The path to Stage 9 is sequential and deliberate: situational intelligence (Stage 7) gives Chalie contextual awareness with existing signals. Expanded perception (Stage 8) gives it eyes beyond the chat window. The Cognitive OS (Stage 9) opens that intelligence as a platform. Each layer makes the next one valuable — without situational awareness, perception is noise; without perception, the agent API has nothing to share.


Decision Filter

When proposing or designing a feature, evaluate against these seven questions:

  1. Does this reduce cognitive load?
  2. Does this protect attention?
  3. Does this improve prioritization?
  4. Does this execute clear intent?
  5. Does this strengthen continuity over time?
  6. Does this build trust?
  7. Does this avoid unnecessary interruptions?

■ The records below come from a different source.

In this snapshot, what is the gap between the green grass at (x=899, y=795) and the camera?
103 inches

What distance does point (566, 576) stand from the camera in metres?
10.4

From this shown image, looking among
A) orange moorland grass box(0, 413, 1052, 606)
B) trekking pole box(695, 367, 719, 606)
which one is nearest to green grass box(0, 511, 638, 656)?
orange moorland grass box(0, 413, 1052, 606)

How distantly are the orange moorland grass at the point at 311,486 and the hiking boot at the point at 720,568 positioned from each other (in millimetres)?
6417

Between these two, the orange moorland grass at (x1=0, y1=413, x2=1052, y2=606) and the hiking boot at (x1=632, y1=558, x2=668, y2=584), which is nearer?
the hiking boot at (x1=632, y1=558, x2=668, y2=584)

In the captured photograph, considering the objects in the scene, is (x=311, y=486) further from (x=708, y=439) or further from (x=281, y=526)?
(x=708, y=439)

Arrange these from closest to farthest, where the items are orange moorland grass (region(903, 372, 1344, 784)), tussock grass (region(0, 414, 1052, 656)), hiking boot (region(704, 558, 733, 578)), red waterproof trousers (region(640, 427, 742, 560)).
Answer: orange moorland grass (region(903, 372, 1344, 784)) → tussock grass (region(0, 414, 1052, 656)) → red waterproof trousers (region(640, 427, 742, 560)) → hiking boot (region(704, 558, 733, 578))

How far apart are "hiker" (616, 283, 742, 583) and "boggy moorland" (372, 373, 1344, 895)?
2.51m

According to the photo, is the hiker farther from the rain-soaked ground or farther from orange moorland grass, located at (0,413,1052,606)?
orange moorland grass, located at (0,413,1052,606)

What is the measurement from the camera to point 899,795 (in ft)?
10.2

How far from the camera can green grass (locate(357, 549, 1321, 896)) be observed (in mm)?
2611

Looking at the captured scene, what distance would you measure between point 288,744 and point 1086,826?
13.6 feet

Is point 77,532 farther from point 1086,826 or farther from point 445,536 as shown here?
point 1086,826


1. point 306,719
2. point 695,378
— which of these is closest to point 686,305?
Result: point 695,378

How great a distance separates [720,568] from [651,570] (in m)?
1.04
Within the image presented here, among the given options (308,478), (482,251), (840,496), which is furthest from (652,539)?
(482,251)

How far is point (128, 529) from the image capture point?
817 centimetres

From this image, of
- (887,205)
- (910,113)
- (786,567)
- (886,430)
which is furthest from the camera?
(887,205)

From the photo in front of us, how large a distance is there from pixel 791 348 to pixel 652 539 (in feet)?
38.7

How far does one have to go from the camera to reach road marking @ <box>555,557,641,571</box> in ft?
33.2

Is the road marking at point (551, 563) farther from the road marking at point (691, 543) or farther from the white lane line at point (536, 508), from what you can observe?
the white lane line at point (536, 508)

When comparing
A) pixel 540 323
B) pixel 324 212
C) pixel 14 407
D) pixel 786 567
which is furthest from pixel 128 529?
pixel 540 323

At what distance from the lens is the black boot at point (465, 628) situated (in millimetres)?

If the answer to most is no, reconsider or simplify.


Ultimate Goal

Chalie is not a chatbot, assistant, or productivity tool. It is a persistent cognitive runtime — vertically stacking specialized models through persistent memory, deterministic gates, and a continuous reasoning loop to unlock problem classes no single model can solve alone.

The measure of success is not response quality on any single interaction. It is the scope of problems Chalie can solve autonomously — from detecting a forming goal across casual mentions, to researching options, to executing a multi-session plan, to delegating and monitoring external work, to presenting a decision-ready shortlist — all while knowing what it doesn’t know and escalating only when human judgment is required.